# Looking for Stolloween



## BlinkyTheHouse Elf (Apr 2, 2007)

Dear Sir: On your website you have a picture of Marsha http://www.stolloween.com/?page_id=206 I like, she is pretty cool and would like to make something like that for my yard... In the last picture of her on your website there is another prop off to the left as you look at the picture. He has teeth I was wondering if i can see a full on picture of him too. I just love your work. I dont know if I can get it done for this Halloween But i would love to see the other guys face Thanks so much


----------



## IMU (Apr 8, 2009)

I think this is the guy you're are looking to see: Digger. If you don't already check it out, Scott has an awesome blog too (besides his prop website).


----------



## RoxyBlue (Oct 6, 2008)

Is "Looking for Stolloween" like "Waiting for Godot"?


----------



## BlinkyTheHouse Elf (Apr 2, 2007)

Thanks that is what i thought wasnt sure if it was digger on his website . he does awsome work . Juat wonder wanted to get some new ideas for next year.

still need a personal response from Stolloween tho to make sure its him


----------



## Hauntiholik (May 17, 2006)

BlinkyTheHouse Elf said:


> still need a personal response from Stolloween tho to make sure its him


Did you send him a PM just in case he doesn't read this in the welcome room sub forum?


----------



## BlinkyTheHouse Elf (Apr 2, 2007)

HH does he go by the same name on this forum? Duh sometimes my meds get the better of me i just pm him Thank HH


----------



## STOLLOWEEN (Apr 13, 2008)

RoxyBlue said:


> Is "Looking for Stolloween" like "Waiting for Godot"?


 lol....

yes I go by STOLLOWEEN on all of the forums, the prop is Digger, there is some documentation on my website regarding the way he was created, but seeing that he was a "redo" of an older prop created in 1992 it's not really a complete how-to.
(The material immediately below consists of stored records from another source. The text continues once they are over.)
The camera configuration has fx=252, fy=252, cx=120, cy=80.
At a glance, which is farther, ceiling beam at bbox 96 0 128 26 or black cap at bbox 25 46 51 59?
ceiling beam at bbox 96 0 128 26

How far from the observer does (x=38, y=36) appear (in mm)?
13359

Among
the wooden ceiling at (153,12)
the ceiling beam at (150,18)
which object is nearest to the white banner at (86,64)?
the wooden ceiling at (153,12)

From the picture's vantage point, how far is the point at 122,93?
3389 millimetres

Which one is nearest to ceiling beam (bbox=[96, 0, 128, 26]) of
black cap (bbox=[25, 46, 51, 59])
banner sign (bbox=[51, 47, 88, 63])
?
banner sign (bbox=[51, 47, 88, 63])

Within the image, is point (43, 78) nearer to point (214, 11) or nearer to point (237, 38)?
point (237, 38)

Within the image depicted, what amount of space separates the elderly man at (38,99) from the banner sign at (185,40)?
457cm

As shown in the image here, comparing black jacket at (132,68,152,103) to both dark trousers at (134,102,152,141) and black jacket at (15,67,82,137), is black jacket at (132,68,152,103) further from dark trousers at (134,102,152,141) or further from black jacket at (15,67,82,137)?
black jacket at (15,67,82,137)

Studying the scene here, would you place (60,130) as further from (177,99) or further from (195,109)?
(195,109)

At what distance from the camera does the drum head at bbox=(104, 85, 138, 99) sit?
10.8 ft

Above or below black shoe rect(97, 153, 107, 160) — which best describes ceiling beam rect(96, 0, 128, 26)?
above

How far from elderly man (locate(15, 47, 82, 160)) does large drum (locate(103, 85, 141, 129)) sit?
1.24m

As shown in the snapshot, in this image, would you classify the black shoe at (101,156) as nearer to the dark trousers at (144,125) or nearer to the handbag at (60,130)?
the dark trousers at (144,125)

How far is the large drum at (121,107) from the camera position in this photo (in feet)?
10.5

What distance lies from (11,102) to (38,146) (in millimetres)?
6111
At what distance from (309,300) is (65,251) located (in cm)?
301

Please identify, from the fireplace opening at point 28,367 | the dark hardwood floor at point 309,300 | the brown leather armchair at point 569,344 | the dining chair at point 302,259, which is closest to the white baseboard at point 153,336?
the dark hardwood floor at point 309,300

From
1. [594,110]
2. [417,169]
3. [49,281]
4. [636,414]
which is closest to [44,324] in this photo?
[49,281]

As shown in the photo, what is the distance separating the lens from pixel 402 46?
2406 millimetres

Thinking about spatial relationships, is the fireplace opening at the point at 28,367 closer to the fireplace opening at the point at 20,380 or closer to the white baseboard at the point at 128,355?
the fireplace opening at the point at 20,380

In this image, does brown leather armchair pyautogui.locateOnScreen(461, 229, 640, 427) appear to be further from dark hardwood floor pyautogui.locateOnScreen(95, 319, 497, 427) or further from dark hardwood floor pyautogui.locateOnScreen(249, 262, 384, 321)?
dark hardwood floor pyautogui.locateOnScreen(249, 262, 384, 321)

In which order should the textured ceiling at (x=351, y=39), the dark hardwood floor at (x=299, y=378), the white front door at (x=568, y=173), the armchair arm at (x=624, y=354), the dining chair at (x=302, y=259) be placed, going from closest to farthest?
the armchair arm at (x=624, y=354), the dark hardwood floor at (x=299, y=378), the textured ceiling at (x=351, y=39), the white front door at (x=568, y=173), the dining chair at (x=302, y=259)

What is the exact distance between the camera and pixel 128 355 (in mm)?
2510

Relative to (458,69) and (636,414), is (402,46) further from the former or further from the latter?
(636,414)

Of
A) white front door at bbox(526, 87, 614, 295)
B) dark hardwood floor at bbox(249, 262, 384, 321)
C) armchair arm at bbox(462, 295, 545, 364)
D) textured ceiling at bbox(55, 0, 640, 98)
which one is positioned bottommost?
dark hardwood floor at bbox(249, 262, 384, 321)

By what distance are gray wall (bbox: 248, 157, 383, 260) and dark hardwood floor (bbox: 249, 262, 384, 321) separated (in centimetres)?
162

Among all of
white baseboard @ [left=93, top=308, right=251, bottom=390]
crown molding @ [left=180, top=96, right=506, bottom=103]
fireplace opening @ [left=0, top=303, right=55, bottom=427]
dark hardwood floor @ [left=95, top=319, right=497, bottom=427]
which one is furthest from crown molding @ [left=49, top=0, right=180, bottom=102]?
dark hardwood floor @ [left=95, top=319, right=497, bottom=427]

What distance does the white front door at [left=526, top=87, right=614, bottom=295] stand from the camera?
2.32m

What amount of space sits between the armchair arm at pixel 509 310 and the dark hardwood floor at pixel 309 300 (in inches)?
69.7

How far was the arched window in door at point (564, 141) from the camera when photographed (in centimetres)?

The link for information regarding Digger can be found here:

http://www.stolloween.com/?page_id=203

Questions can be sent to me directly at [email protected].


----------



## STOLLOWEEN (Apr 13, 2008)

IMU said:


> I think this is the guy you're are looking to see: Digger. If you don't already check it out, Scott has an awesome blog too (besides his prop website).


Hey thanks for the comment about my blog, the "other blog" seems to get over-shadowed by the prop website even though I try to post some interesting Halloween/papier mache/prop topics....thanks for noticing.

http://stolloween.blogspot.com/


----------



## BlinkyTheHouse Elf (Apr 2, 2007)

I was on your website and saw your many great props. I just wanted to know if that was indeed Digger in that picture you did a great job on him and Martha.. I got soem wonderful ideas looking over your site Thanks


----------